> _WORK INSTRUCTIONS_
Write out the portion of the page on the children, youth and international development MA that begins at the words "Course information" and stops after "and empirical contributions.".

> _PASSAGE FOR REVIEW_
· · · ·

Children, Youth and International Development MA

  • Overview
  • Special Features
  • Course Content
  • Teaching & Assessment
  • Employability
  • Fees
  • Entry Criteria

About the Course

This programme is unique within the UK in catering specifically for those working, or interested in working, in the field of children, youth and international development. The course will equip you with the conceptual understanding and breadth of empirical knowledge that will enable you to critically evaluate policy and practice in the area of children, youth and development and give you the skills necessary to design and undertake research relating to children, youth and development.

Course information

Download the Course Leaflet (PDF)

Aims

To equip students with:

  • The conceptual understanding and breadth of empirical knowledge that will enable them to critically evaluate research, policy and practice in the area of children, youth and development.
  • An understanding of differing disciplinary perspectives on childhood and youth, and their theoretical and empirical contributions.
  • The skills necessary to design and undertake research relating to children, youth and international development.
  • Methodological, cognitive and transferable skills and substantive knowledge that will prepare them for employment, further study and civic engagement.

Enquiries

Course Director
Dr Nicola Ansell
School of Health Sciences and Social Care
Brunel University
Uxbridge
Middlesex UB8 3PH
Email nicola.ansell@brunel.ac.uk

Special Features

The programme is also innovative in its interdisciplinarity. Unlike other childhood studies programmes, which are almost exclusively located in a single department and taught from a single disciplinary perspective, the proposed programme allows you to select options modules that draw upon expertise and modules from a range of disciplinary traditions.

The programme is based in the School of Health Sciences and Social Care, with the core modules delivered primarily, but not exclusively, by members of the Human Geography Research Centre within that School. This Research Centre specialises in geographies of children and young people.

· · · ·

> _DATA UNDER STUDY_
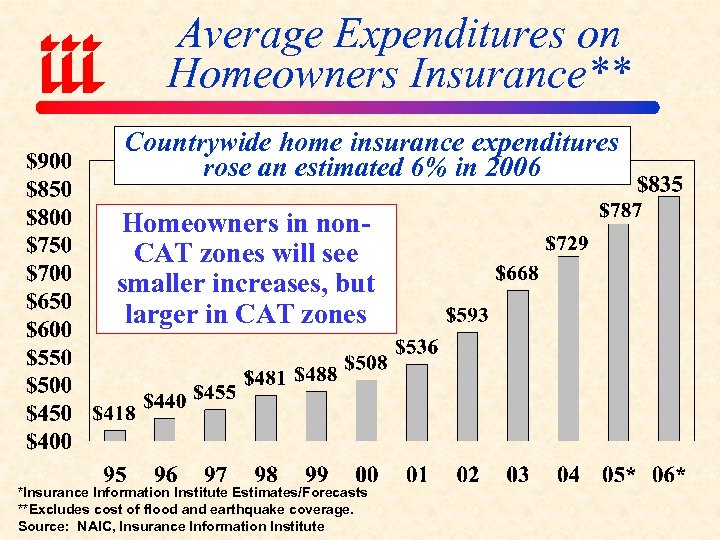 iii

Average Expenditures on Homeowners Insurance**

Countrywide home insurance expenditures rose an estimated 6% in 2006

Homeowners in non-CAT zones will see smaller increases, but larger in CAT zones

$900
$850
$800
$750
$700
$650
$600
$550
$500
$450
$400

$418 $440 $455 $481 $488 $508 $536 $593 $668 $729 $787 $835

95 96 97 98 99 00 01 02 03 04 05* 06*

*Insurance Information Institute Estimates/Forecasts
**Excludes cost of flood and earthquake coverage.
Source: NAIC, Insurance Information Institute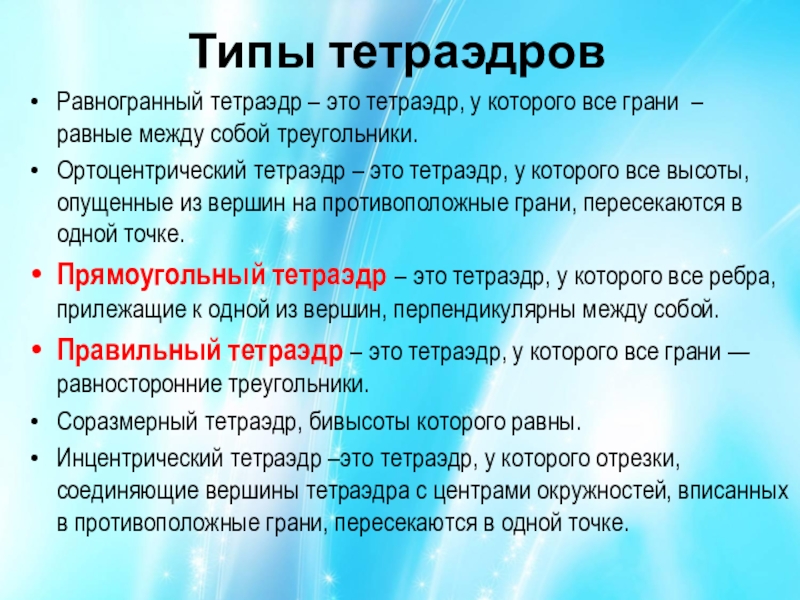 Типы тетраэдров

• Равногранный тетраэдр – это тетраэдр, у которого все грани – равные между собой треугольники.

• Ортоцентрический тетраэдр – это тетраэдр, у которого все высоты, опущенные из вершин на противоположные грани, пересекаются в одной точке.

• Прямоугольный тетраэдр – это тетраэдр, у которого все ребра, прилежащие к одной из вершин, перпендикулярны между собой.

• Правильный тетраэдр – это тетраэдр, у которого все грани — равносторонние треугольники.

• Соразмерный тетраэдр, бивысоты которого равны.

• Инцентрический тетраэдр –это тетраэдр, у которого отрезки, соединяющие вершины тетраэдра с центрами окружностей, вписанных в противоположные грани, пересекаются в одной точке.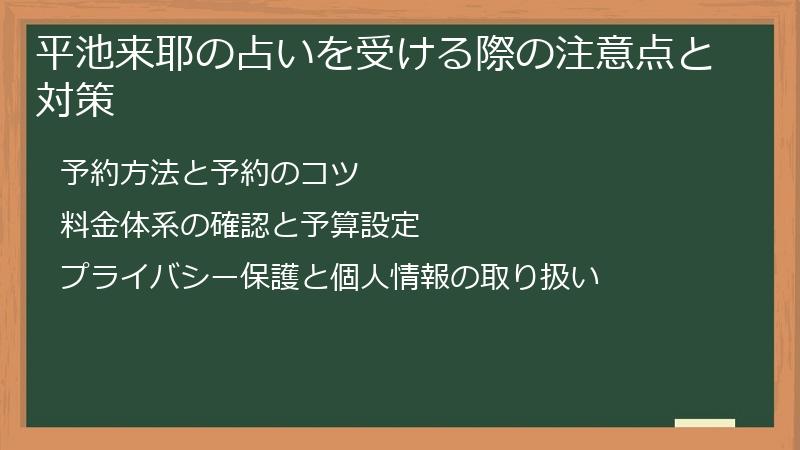 平池来耶の占いを受ける際の注意点と対策

予約方法と予約のコツ

料金体系の確認と予算設定

プライバシー保護と個人情報の取り扱い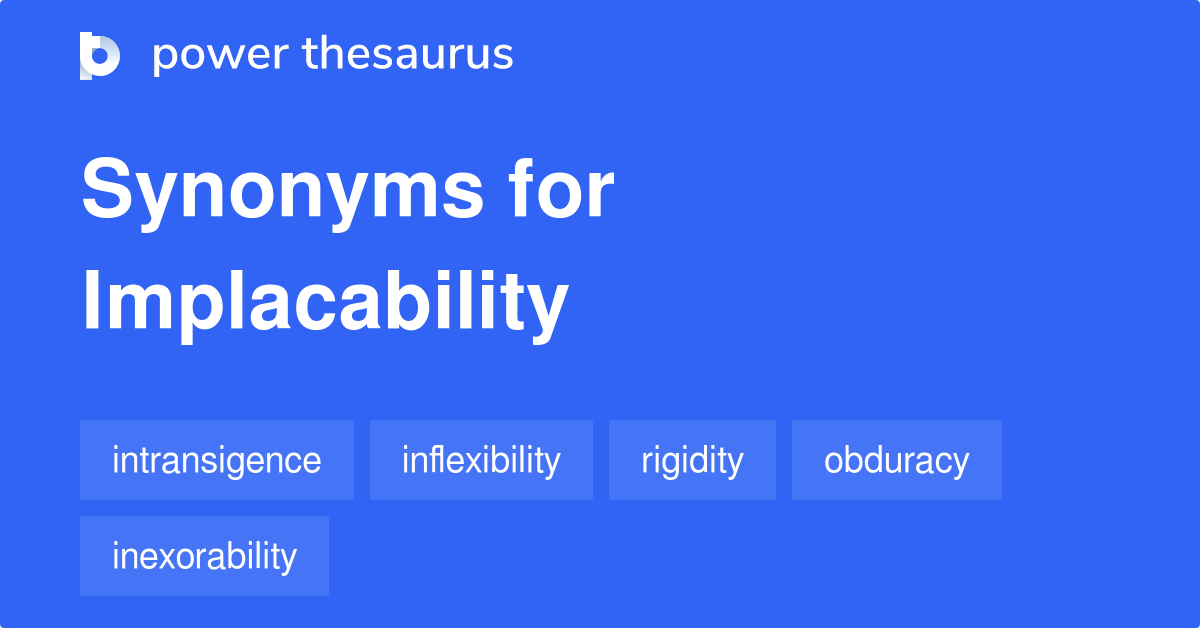 power thesaurus

Synonyms for Implacability

intransigence
inflexibility
rigidity
obduracy
inexorability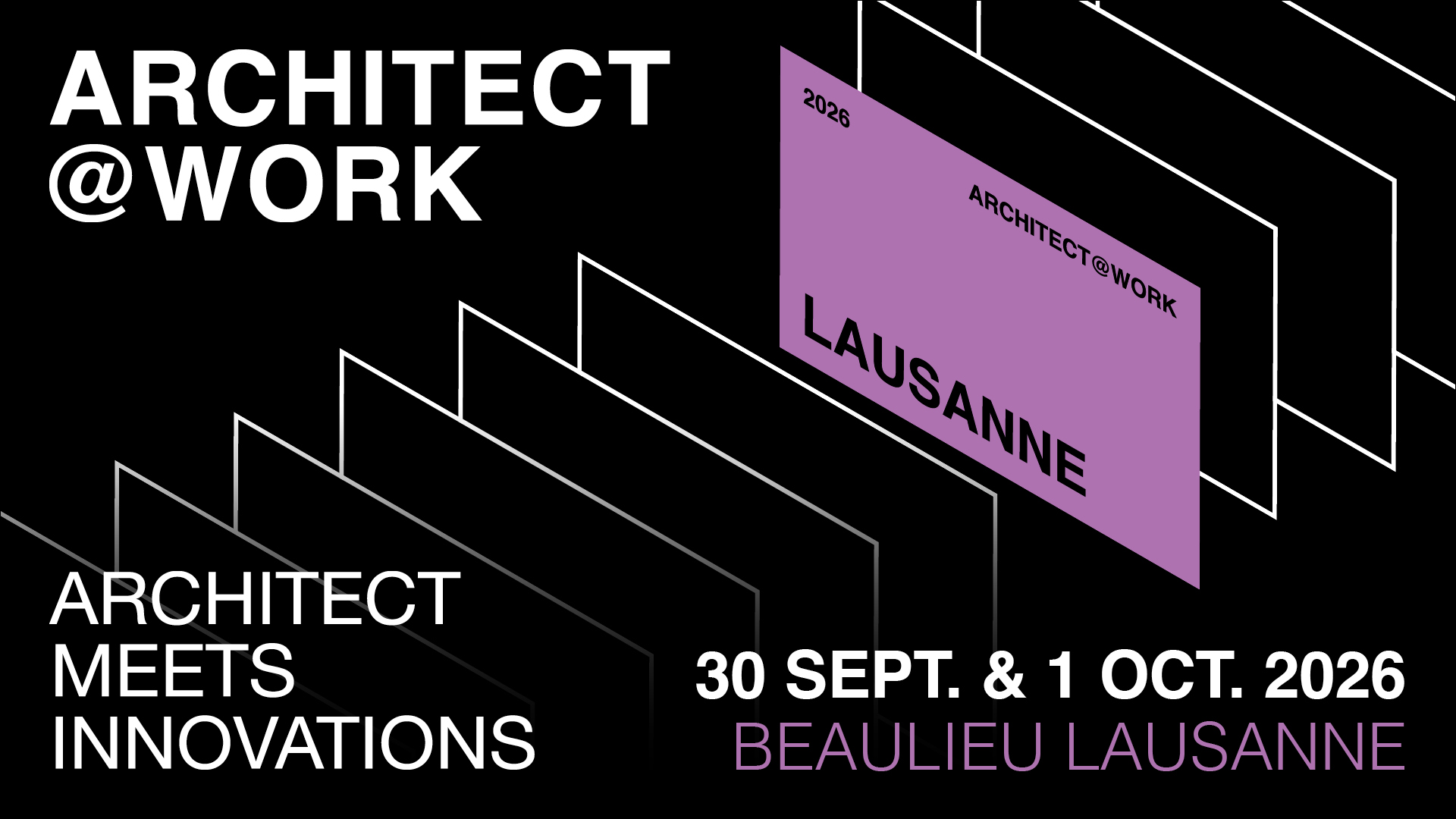 ARCHITECT
@WORK

2026

ARCHITECT@WORK

LAUSANNE

ARCHITECT
MEETS
INNOVATIONS

30 SEPT. & 1 OCT. 2026
BEAULIEU LAUSANNE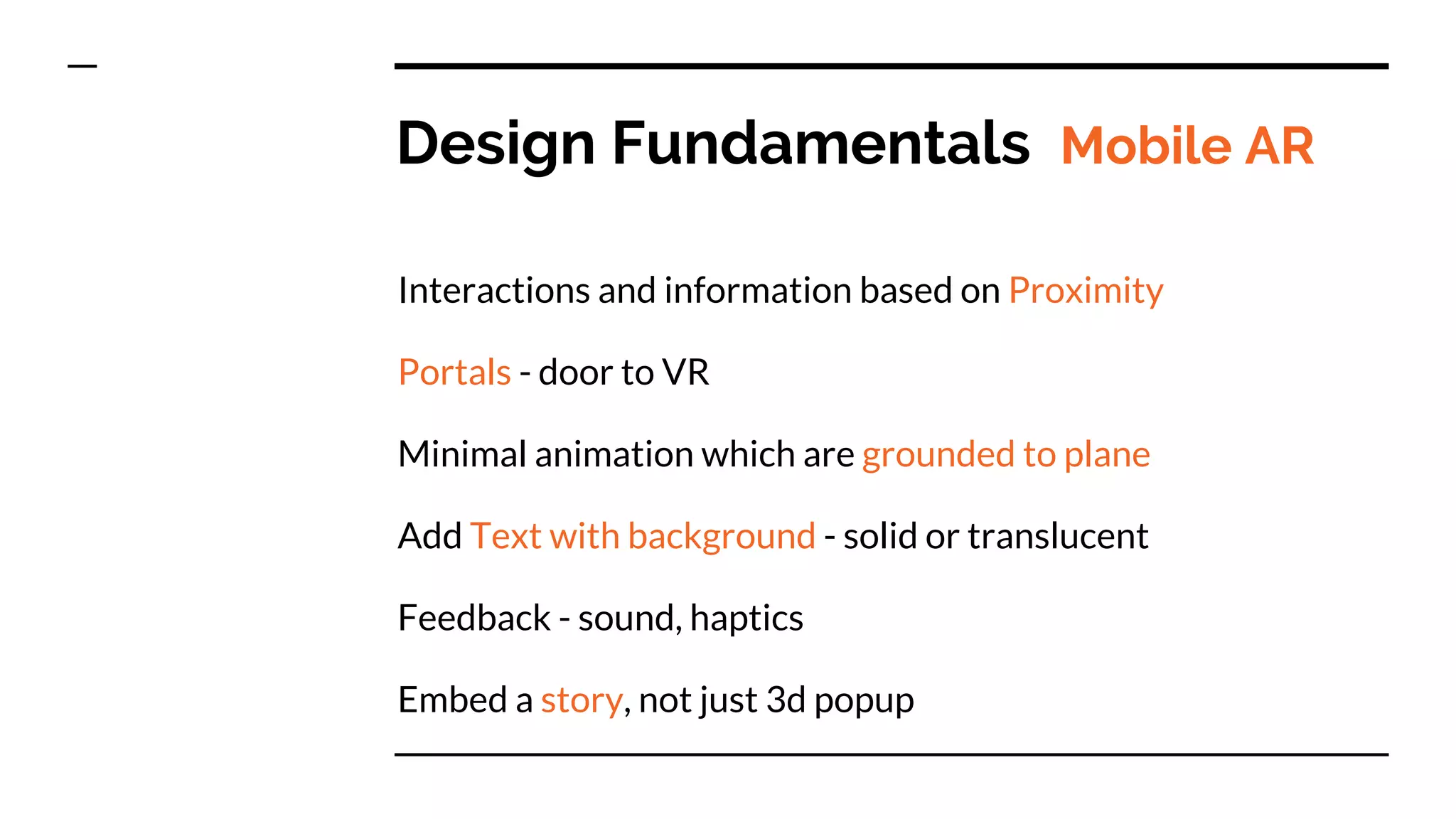 Design Fundamentals Mobile AR

Interactions and information based on Proximity

Portals - door to VR

Minimal animation which are grounded to plane

Add Text with background - solid or translucent

Feedback - sound, haptics

Embed a story, not just 3d popup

· · · ·

> _WRITTEN ANSWER_
Course information

Download the Course Leaflet (PDF)

Aims

To equip students with:

  • The conceptual understanding and breadth of empirical knowledge that will enable them to critically evaluate research, policy and practice in the area of children, youth and development.
  • An understanding of differing disciplinary perspectives on childhood and youth, and their theoretical and empirical contributions.